» **Information shown**:
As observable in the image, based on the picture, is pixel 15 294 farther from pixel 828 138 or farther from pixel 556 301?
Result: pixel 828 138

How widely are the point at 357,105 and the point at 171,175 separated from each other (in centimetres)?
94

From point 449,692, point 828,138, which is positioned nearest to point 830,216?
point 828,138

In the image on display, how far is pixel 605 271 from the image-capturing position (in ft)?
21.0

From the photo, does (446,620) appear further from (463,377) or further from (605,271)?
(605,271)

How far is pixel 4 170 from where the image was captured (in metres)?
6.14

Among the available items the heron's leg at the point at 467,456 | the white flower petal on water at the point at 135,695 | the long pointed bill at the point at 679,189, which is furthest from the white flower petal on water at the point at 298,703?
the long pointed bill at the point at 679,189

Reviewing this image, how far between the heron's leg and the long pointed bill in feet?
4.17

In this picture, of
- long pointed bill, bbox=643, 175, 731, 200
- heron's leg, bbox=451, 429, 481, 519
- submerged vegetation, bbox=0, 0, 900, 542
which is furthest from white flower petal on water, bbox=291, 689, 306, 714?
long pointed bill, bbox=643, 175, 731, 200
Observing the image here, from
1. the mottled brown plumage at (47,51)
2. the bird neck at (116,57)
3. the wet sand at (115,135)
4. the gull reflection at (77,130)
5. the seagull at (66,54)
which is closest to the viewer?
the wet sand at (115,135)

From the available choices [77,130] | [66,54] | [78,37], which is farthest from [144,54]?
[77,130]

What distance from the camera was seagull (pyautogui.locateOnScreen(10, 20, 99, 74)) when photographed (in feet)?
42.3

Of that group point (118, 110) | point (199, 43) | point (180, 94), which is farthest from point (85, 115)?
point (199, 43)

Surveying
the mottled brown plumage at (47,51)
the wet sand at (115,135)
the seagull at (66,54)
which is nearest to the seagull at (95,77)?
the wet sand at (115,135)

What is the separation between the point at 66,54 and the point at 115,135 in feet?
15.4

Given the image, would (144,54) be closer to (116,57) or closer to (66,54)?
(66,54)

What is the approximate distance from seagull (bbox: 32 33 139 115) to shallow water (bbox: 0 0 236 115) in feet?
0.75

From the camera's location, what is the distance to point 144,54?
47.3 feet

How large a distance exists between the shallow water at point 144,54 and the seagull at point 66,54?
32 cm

» **Stated goal**:
The records above should be duplicated in full, exactly as given.

» **Solution for this task**:
As observable in the image, based on the picture, is pixel 15 294 farther from pixel 828 138 or farther from pixel 556 301?
Result: pixel 828 138

How widely are the point at 357,105 and the point at 171,175 separated from each other (in centimetres)?
94

From point 449,692, point 828,138, which is positioned nearest to point 830,216?
point 828,138

In the image on display, how far is pixel 605 271 from the image-capturing position (in ft)?
21.0

From the photo, does (446,620) appear further from (463,377) or further from (605,271)?
(605,271)

How far is pixel 4 170 from where the image was captured (in metres)?
6.14

Among the available items the heron's leg at the point at 467,456 | the white flower petal on water at the point at 135,695 | the long pointed bill at the point at 679,189, which is furthest from the white flower petal on water at the point at 298,703?
the long pointed bill at the point at 679,189

Reviewing this image, how far between the heron's leg and the long pointed bill in feet?
4.17

In this picture, of
- long pointed bill, bbox=643, 175, 731, 200
- heron's leg, bbox=451, 429, 481, 519
- submerged vegetation, bbox=0, 0, 900, 542
which is furthest from white flower petal on water, bbox=291, 689, 306, 714?
long pointed bill, bbox=643, 175, 731, 200
Observing the image here, from
1. the mottled brown plumage at (47,51)
2. the bird neck at (116,57)
3. the wet sand at (115,135)
4. the gull reflection at (77,130)
5. the seagull at (66,54)
which is closest to the viewer?
the wet sand at (115,135)

From the available choices [77,130] | [66,54] | [78,37], which is farthest from [144,54]?
[77,130]

What distance from the camera was seagull (pyautogui.locateOnScreen(10, 20, 99, 74)) when photographed (in feet)?
42.3

Of that group point (118, 110) | point (199, 43) | point (180, 94), which is farthest from point (85, 115)?
point (199, 43)

Surveying
the mottled brown plumage at (47,51)
the wet sand at (115,135)
the seagull at (66,54)
which is nearest to the seagull at (95,77)?
the wet sand at (115,135)

What is the separation between the point at 66,54 and the point at 115,135 in feet?
15.4

Given the image, would (144,54) be closer to (116,57) or closer to (66,54)?
(66,54)

What is the approximate distance from seagull (bbox: 32 33 139 115) to shallow water (bbox: 0 0 236 115) in feet?
0.75

From the camera's location, what is the distance to point 144,54?
47.3 feet

How large a distance exists between the shallow water at point 144,54 and the seagull at point 66,54?
32 cm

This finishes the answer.